Si è scritto che «pur nell’incertezza che la caratterizza sotto molteplici aspetti, la figura degli indizi nel processo penale non assume una connotazione statica, ma si modella diversamente a seconda del progredire del procedimento ed in funzione dei provvedimenti da adottare [36]». Talvolta, infatti, l’in­ferenza presuntiva che caratterizza l’indizio può integrare una prova critica (prova indiziaria) [37], la quale, come è noto, si distingue da quella cd. “diretta” o “rappresentativa” sulla base del diverso rapporto tra elemento probatorio e relativo risultato (thema probandum) [38]; altre volte, invece, può presentare in maniera velata alcuni degli elementi costitutivi di una notitia criminis. Solo nel primo caso è richiesto che gli indizi siano gravi, precisi, concordanti (art. 192 c.p.p.), nel secondo, invece, (gli indizi) devono essere presi in considerazione nel momento della loro insorgenza. Si tratta, in sostanza, di indizi “semplici”. A quest’ultima categoria è, per l’appunto, ispirato l’art. 220 disp. att. c.p.p. Il verbo «emergere» utilizzato dall’art. 220 disp. att. c.p.p. indica, già di per se, che l’indizio non dev’essere formato nella sua totalità, ma è sufficiente che si trovi in uno stato, per così dire, “embrionale”; sarà (necessariamente) l’operatore a valutare caso per caso il momento della sua insorgenza [39]. In letteratura, numerosi sono i significati attribuiti al concetto di indizio di cui all’art. 220 disp. att. c.p.p. Alcuni affermano che esso si profila allorché si evidenzi una sufficiente specificazione sia del fatto che del soggetto cui il fatto medesimo è attribuibile [40]; altri sostengono che la previsione mutui il suo contenuto dall’art. 55 c.p.p. e che l’indizio rilevante, in tal caso, equivalga all’emergere della notitia criminis, la quale deve essere in qualche modo circostanziata nei suoi essenziali elementi fattuali [41]; altri ancora, ritengono che l’indizio vada inteso nella sua accezione più ampia e, pertanto, che non è necessario un determinato grado di specificazione, costituendo la disciplina in questione una norma di garanzia [42]; inoltre, si ipotizza che l’indizio di cui [continua ..]

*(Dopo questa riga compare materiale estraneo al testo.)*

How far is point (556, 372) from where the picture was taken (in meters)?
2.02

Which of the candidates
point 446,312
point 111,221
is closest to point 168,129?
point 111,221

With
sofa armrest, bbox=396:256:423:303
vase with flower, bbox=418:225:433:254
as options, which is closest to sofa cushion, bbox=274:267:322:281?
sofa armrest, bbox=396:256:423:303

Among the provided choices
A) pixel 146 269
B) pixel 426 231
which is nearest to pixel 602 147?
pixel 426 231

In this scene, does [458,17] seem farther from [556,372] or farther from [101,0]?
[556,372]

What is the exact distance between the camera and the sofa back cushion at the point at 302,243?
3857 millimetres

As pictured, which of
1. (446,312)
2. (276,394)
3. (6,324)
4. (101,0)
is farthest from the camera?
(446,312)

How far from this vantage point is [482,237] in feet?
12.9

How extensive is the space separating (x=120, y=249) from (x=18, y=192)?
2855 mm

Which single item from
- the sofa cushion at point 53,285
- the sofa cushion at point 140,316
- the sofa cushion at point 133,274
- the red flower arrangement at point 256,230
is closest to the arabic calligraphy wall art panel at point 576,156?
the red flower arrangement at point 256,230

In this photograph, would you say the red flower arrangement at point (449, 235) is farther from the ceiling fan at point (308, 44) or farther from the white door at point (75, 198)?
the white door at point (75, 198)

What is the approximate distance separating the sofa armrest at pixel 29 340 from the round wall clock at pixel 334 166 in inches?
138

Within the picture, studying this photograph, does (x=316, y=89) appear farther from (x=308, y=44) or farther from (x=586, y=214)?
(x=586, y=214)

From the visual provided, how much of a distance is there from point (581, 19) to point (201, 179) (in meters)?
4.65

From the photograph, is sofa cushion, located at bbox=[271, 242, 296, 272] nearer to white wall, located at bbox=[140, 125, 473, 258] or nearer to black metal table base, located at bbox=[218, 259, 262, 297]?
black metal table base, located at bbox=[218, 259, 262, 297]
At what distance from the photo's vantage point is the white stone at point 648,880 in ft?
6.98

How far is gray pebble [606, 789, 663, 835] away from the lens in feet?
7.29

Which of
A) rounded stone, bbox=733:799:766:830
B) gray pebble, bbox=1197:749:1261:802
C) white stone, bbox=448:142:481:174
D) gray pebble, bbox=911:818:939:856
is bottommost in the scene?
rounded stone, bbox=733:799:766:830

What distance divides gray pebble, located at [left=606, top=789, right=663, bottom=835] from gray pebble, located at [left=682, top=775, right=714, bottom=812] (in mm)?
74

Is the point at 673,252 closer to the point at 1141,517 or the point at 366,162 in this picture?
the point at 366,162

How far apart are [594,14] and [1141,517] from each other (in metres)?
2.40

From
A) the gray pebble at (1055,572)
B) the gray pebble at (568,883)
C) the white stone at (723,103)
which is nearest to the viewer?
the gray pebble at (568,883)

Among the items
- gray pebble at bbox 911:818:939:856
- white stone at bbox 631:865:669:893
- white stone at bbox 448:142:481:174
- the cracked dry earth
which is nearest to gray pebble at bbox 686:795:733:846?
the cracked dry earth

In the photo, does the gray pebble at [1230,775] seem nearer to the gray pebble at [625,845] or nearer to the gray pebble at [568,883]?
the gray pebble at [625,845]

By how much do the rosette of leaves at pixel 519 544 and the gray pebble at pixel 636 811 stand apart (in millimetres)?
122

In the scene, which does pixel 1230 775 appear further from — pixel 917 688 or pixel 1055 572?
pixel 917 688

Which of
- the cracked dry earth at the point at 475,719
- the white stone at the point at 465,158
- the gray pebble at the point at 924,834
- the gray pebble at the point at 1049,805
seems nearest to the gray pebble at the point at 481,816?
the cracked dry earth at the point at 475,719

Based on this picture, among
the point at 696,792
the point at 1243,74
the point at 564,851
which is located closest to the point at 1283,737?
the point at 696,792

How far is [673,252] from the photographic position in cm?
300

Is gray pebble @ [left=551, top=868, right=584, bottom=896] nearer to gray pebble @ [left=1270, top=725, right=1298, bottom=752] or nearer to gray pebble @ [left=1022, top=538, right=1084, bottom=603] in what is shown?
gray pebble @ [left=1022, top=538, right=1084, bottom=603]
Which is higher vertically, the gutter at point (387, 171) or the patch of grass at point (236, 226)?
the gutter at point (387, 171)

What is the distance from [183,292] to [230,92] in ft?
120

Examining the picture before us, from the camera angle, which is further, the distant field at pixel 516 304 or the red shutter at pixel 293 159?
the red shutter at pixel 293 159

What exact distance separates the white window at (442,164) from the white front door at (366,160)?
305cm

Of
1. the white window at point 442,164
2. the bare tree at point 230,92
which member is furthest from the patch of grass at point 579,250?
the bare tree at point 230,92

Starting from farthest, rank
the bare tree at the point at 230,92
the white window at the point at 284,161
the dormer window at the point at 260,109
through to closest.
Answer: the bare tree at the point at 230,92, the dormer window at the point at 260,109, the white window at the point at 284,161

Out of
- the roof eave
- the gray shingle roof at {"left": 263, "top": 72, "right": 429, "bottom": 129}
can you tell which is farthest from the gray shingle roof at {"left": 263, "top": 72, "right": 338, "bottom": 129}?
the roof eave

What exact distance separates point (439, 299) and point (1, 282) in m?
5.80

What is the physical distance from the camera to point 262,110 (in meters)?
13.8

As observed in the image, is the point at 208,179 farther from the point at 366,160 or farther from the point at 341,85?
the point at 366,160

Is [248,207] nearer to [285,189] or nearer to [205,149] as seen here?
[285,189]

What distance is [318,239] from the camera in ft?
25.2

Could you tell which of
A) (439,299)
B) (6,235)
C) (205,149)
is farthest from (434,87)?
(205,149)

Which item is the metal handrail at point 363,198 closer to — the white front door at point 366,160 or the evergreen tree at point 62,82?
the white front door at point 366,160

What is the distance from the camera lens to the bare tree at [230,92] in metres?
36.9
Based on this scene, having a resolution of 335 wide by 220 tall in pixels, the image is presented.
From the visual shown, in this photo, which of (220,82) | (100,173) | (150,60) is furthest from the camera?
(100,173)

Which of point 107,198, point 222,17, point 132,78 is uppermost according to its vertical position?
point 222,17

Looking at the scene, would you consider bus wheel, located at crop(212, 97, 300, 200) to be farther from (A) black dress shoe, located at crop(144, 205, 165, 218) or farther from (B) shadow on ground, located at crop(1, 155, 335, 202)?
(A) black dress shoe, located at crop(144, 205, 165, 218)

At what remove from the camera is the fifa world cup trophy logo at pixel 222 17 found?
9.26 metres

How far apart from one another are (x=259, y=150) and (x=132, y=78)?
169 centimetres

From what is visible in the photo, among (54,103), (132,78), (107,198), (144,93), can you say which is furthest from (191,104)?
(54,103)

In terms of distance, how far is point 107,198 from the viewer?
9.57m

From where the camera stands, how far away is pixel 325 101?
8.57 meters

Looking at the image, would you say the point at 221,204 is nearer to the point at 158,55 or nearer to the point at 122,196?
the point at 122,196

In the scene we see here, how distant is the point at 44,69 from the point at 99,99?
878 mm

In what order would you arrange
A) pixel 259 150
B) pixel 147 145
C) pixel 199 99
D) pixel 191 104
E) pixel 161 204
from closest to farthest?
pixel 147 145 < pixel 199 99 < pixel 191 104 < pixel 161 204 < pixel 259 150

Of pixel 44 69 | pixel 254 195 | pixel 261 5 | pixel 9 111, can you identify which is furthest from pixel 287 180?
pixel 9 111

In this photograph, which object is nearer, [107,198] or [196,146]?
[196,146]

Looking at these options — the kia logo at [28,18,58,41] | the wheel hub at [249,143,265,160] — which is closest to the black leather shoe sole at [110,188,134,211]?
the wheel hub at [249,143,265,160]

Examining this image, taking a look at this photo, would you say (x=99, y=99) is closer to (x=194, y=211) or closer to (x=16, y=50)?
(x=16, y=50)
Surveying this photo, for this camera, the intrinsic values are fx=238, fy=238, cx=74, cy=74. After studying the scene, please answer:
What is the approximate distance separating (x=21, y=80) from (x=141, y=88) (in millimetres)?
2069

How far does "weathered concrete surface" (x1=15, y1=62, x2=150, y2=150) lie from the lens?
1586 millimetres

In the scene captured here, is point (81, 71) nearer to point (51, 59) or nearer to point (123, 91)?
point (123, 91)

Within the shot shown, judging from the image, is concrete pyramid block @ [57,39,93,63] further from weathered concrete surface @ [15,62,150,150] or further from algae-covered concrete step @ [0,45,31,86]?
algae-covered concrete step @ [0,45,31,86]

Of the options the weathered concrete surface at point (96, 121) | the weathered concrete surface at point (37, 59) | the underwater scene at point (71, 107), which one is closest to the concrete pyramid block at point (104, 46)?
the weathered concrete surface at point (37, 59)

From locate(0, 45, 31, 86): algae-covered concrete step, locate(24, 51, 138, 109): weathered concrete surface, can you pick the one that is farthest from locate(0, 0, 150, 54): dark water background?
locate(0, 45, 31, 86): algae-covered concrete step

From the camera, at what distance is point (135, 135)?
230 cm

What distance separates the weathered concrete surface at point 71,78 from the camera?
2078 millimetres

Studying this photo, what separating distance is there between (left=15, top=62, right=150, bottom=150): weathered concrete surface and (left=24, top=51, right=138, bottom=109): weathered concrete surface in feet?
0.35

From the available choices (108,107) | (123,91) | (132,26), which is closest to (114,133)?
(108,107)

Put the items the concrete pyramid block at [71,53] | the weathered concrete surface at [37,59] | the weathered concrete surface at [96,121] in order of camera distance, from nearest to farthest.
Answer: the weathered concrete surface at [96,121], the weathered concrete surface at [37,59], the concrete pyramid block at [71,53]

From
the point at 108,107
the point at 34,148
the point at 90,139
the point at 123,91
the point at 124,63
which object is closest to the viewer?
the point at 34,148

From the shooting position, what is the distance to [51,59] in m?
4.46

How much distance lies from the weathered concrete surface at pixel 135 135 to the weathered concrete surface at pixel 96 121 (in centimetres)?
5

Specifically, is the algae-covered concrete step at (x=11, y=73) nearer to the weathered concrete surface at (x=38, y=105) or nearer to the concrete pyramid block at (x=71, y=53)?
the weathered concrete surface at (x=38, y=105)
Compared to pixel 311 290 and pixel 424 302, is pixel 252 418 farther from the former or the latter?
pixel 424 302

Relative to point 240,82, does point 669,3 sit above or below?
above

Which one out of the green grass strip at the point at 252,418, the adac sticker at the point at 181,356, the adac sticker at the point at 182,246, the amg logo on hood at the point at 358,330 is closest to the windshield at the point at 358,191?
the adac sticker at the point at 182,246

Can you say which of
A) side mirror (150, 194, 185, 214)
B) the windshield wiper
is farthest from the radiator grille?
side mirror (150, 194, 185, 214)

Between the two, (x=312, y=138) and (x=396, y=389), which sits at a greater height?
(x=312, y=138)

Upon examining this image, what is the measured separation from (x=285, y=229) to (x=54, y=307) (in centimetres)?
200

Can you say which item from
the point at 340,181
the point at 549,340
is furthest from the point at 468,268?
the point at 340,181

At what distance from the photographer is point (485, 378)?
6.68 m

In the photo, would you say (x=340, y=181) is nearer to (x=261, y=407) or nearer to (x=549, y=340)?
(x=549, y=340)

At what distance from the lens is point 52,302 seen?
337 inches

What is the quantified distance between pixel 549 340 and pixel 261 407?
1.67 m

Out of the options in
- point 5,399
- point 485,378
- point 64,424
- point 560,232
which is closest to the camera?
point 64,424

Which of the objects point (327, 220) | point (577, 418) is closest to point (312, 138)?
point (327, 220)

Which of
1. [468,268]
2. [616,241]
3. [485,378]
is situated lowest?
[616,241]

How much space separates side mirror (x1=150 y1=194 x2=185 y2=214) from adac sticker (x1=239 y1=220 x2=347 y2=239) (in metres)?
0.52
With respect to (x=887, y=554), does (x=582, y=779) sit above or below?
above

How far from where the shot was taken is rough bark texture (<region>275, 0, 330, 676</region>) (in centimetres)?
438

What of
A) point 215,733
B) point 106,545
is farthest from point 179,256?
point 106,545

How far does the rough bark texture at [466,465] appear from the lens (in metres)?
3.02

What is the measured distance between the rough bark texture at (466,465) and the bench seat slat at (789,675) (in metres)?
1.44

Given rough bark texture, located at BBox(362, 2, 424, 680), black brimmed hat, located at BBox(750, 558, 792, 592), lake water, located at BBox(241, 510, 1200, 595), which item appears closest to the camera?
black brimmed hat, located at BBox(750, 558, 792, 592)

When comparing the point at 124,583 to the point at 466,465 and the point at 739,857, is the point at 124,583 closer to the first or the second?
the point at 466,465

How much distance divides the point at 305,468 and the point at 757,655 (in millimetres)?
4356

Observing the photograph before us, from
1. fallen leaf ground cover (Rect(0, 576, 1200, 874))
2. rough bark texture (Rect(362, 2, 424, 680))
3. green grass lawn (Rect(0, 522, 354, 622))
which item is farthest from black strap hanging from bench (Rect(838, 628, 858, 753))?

La convivenza tra le funzioni di polizia amministrativa e di polizia giudiziaria

Secondo una classificazione tradizionale, che si fonda su un criterio teleologico o finalistico, nell’am­bito della generale disciplina dell’attività di polizia è possibile distinguere tre distinte funzioni: quella di polizia amministrativa, quella di polizia di sicurezza e quella di polizia giudiziaria [57]. La funzione di polizia amministrativa è costituita dall’insieme di norme che disciplinano l’attività di vigilanza ed osservazione delle condotte, allo scopo di verificare se i loro comportamenti siano o meno rispettosi delle leggi, dei regolamenti e degli atti amministrativi in generale [58]. La funzione di polizia di sicurezza riguarda, invece, le norme che consentono agli organi pubblici di intervenire per impedire o, meglio ancora, per neutralizzare tutti i pericoli che possono danneggiare, anche solo potenzialmente, la collettività. La funzione di polizia giudiziaria, infine, per le finalità che persegue e gli strumenti giuridici di cui l’ordinamento la dota, assume natura e caratteristiche proprie, le quali la fanno partecipe, entro dati limiti, dell’esercizio della funzione giudiziaria [59]. Come accennato, la prima conseguenza che l’art. 220 disp. att. c.p.p. collega all’insorgere degli indizi di reato è la mutazione del tipo di indagine [60]. Sul punto non si dovrebbe profilare alcuna questione interpretativa. Tuttavia, poiché la norma disciplina una materia caratterizzata dalla progressione della sanzione, ed ha ad oggetto materie cd. di “confine” (es., igiene, sanità, previdenza, infortunistica, edilizia, imposte e tributi), accade non di rado, nella prassi, che la polizia amministrativa non si spogli delle indagini, quand’anche assumano connotati penali, svolgendo (di fatto) una funzione giudiziaria secondo regole non giudiziarie. La questione non è nuova, anzi. I primi tentativi risoluzione risalgono alla richiamata sentenza della Corte Costituzionale n. 86 del 1968 che evidenziò la realtà giuridica e sociale del tempo prendendo atto del fenomeno di complesse e lunghe indagini svolte sotto forma di pre-istruzione (considerata al di fuori del procedimento penale), con l’esito di privare l’indagato delle garanzie difensive. La situazione oggi, non solo, appare immutata, ma è aggravata dal fatto che l’indebito ritardo [continua ..]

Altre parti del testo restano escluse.